** BEGIN **
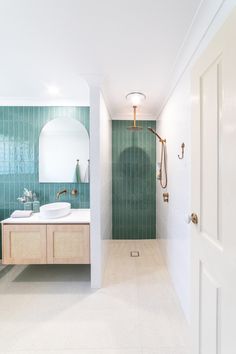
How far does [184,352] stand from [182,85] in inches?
83.7

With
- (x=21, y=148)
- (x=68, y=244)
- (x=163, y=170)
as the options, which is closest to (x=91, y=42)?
(x=163, y=170)

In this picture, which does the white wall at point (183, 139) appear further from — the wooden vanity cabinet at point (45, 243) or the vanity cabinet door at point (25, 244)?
the vanity cabinet door at point (25, 244)

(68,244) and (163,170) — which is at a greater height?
(163,170)

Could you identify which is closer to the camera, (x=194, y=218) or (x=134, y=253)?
(x=194, y=218)

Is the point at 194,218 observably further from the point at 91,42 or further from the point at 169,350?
the point at 91,42

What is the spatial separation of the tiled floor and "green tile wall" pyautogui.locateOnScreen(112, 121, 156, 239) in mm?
965

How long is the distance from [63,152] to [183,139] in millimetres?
1737

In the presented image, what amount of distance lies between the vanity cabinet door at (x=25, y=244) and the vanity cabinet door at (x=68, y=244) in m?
0.08

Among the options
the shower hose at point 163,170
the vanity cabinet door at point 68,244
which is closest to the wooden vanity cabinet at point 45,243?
the vanity cabinet door at point 68,244

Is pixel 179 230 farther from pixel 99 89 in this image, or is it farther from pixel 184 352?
pixel 99 89

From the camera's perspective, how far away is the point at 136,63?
69.0 inches

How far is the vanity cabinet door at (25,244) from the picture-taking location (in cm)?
221

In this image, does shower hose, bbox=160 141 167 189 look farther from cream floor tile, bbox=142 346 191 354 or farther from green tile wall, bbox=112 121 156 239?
cream floor tile, bbox=142 346 191 354

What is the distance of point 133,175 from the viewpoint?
339 centimetres
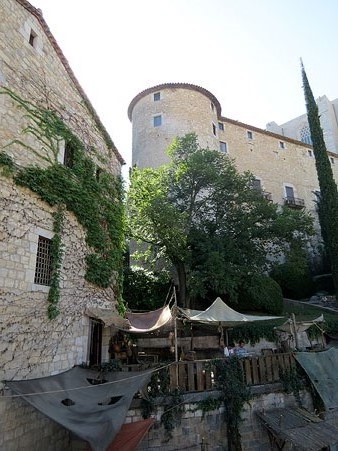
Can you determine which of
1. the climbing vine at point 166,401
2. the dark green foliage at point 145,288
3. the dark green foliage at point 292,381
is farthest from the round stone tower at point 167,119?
the climbing vine at point 166,401

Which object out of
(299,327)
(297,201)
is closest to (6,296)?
(299,327)

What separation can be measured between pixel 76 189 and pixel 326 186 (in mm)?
18960

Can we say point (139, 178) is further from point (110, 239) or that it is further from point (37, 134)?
point (37, 134)

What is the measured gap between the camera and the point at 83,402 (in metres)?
6.20

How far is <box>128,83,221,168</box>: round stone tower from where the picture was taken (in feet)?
81.2

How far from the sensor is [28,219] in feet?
24.8

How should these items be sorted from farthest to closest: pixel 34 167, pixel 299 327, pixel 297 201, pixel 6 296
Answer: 1. pixel 297 201
2. pixel 299 327
3. pixel 34 167
4. pixel 6 296

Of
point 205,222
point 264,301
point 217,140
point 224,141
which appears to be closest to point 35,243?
point 205,222

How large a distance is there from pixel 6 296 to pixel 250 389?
6.81 metres

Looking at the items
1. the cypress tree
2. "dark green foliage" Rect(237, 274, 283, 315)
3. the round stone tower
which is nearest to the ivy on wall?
"dark green foliage" Rect(237, 274, 283, 315)

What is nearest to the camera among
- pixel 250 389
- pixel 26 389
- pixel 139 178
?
pixel 26 389

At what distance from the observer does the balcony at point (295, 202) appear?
1199 inches

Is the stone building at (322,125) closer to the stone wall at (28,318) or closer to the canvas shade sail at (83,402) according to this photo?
the stone wall at (28,318)

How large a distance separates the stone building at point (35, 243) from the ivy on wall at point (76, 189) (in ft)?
0.17
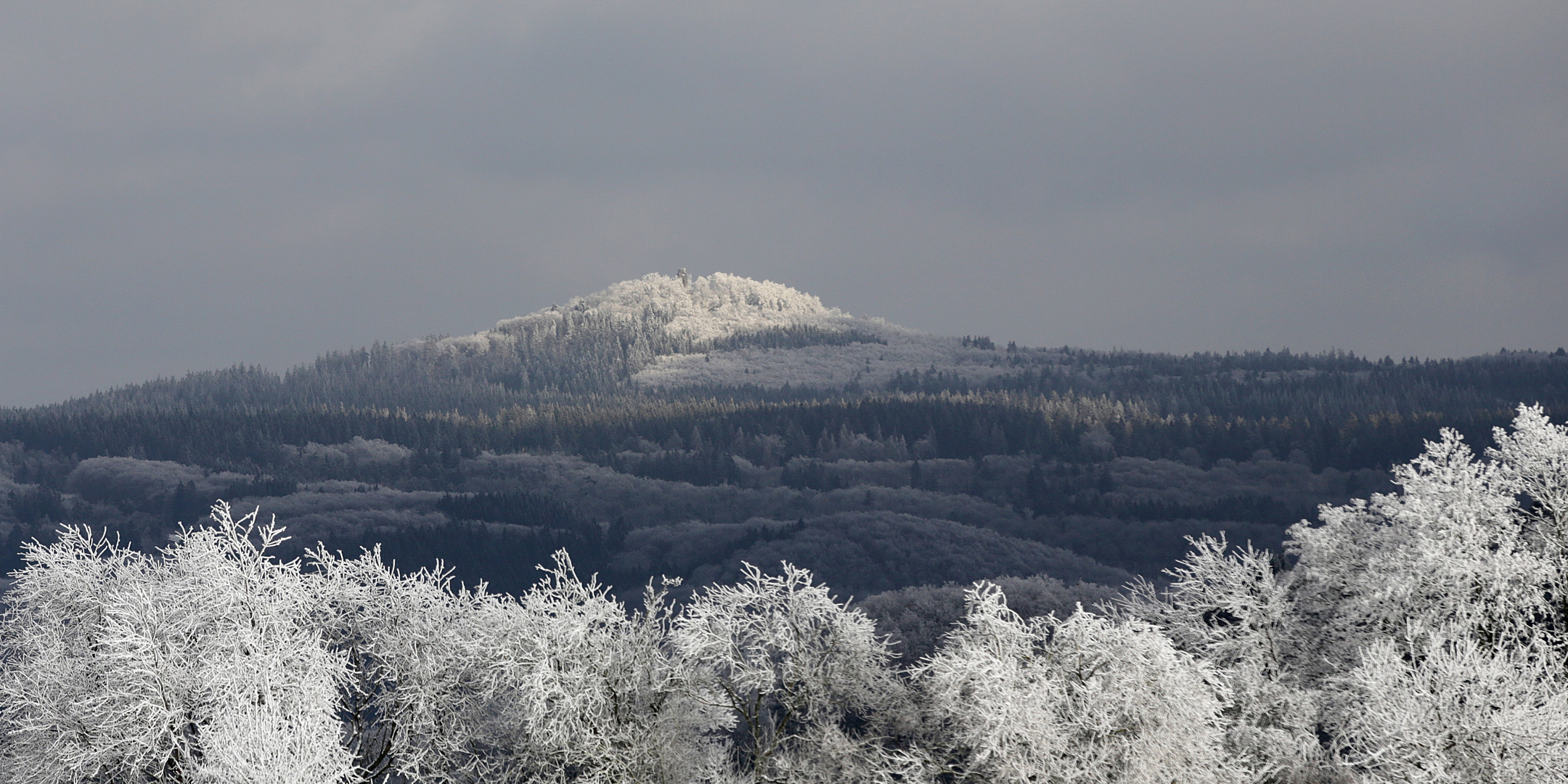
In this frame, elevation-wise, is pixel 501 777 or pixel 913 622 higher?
** END **
DIRECTIONS »
Can you repeat word for word the lines starting at the line containing "What is the distance" and ending at the final line, leaving the pictures out?

REPLY »
What is the distance of point 133,175 from the viewpoint?
339 centimetres
Can you determine which of
1. the climbing vine at point 166,401
2. the dark green foliage at point 145,288
3. the dark green foliage at point 292,381
is farthest from the round stone tower at point 167,119?
the climbing vine at point 166,401

Which object out of
(299,327)
(297,201)
is closest to (6,296)?
(299,327)

What separation can be measured between pixel 76 189 and pixel 326 186 (in mm)?
18960

Can we say point (139, 178) is further from point (110, 239) or that it is further from point (37, 134)?
point (37, 134)

What is the measured gap between the camera and the point at 83,402 (in metres)?
6.20

How far is <box>128,83,221,168</box>: round stone tower from where the picture was taken (in feet)?
81.2

How far from the sensor is [28,219] in feet?
24.8

How should these items be sorted from farthest to closest: pixel 34 167, pixel 299 327, pixel 297 201, pixel 6 296
Answer: 1. pixel 297 201
2. pixel 299 327
3. pixel 34 167
4. pixel 6 296

Of
point 205,222
point 264,301
point 217,140
point 224,141
which appears to be closest to point 35,243?
point 205,222

How large a distance is there from pixel 6 296 to pixel 250 389?
6.81 metres

Looking at the items
1. the cypress tree
2. "dark green foliage" Rect(237, 274, 283, 315)
3. the round stone tower
which is nearest to the ivy on wall?
"dark green foliage" Rect(237, 274, 283, 315)

What is nearest to the camera among
- pixel 250 389
- pixel 26 389
- pixel 139 178
?
pixel 26 389

At what distance from the observer does the balcony at point (295, 202) appear?
1199 inches

Is the stone building at (322,125) closer to the stone wall at (28,318) or closer to the canvas shade sail at (83,402) according to this photo?
the stone wall at (28,318)

How large a distance separates the stone building at point (35, 243) from the ivy on wall at point (76, 189) (in ft)?
0.17
In this frame, elevation-wise, is pixel 501 777 or pixel 913 622 higher?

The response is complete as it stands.